# START OF DOCUMENT PASSAGE

I began my writing journey over ten years ago and from the get go I submersed myself in learning and refining my craft. Even then, I heard talk about ‘finding your writing voice,’ but didn’t pay it much attention. I mean, I was too busy trying to learn how to write a book : ) I read every romance and women’s fiction that I could get my hands on, and joined a critique group.
Then I started to attend conferences and saying I was overwhelmed, well that’s putting it mildly. A few years passed, and I found workshops no longer exhausted and overwhelmed me. Instead, I actually began taking away information that I could apply to my own writing projects. I thought, hey, my book is good, but it can be so much better, so I used what I learned. I entered contests and received some great feedback. I pitched to editors and although they rejected my projects, I often received nice, detailed letters encouraging me to revise and resubmit.
On some of the revision letters I was told to take my writing to the next level—the story flows, now add some personality and give the book flavor. Now, some writer’s sell their very first book, or even their second. Some go on to win awards and become NYTimes bestsellers right off the bat. I’m not one of those writers. Everything I’ve ever wanted I’ve had to work hard for. Ahhh, but that’s another blog for another day : )

# END OF DOCUMENT PASSAGE
# START OF DATA EXTRACT

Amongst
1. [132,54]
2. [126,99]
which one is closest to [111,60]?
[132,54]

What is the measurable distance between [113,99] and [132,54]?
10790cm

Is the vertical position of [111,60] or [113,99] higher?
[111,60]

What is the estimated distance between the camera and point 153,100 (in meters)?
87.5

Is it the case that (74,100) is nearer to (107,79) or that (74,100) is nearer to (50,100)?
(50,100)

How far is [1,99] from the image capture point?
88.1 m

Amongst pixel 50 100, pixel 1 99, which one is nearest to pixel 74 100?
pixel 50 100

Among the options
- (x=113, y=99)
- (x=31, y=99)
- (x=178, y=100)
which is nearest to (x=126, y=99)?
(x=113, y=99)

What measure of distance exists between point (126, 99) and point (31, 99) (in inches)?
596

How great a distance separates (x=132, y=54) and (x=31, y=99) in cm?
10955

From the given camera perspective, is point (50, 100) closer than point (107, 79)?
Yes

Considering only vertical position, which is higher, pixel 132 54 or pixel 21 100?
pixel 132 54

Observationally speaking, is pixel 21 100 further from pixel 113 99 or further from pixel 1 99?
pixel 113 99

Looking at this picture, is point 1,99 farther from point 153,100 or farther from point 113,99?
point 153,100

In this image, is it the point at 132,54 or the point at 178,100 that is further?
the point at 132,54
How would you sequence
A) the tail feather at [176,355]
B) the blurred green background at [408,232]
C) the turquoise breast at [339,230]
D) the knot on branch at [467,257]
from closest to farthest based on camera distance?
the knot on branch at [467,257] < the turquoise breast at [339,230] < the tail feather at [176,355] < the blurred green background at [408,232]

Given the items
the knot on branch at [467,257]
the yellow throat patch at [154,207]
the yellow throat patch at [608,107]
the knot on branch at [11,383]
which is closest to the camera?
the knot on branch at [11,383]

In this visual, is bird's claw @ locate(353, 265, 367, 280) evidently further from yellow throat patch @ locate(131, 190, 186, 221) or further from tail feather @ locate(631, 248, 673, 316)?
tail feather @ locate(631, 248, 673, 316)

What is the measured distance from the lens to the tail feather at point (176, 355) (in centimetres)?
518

# END OF DATA EXTRACT

▸ WORK INSTRUCTIONS
Please translate this sentence from the passage on finding a writing voice into Spanish: "I entered contests and received some great feedback."

▸ THE OUTPUT
Participé en concursos y recibí comentarios excelentes.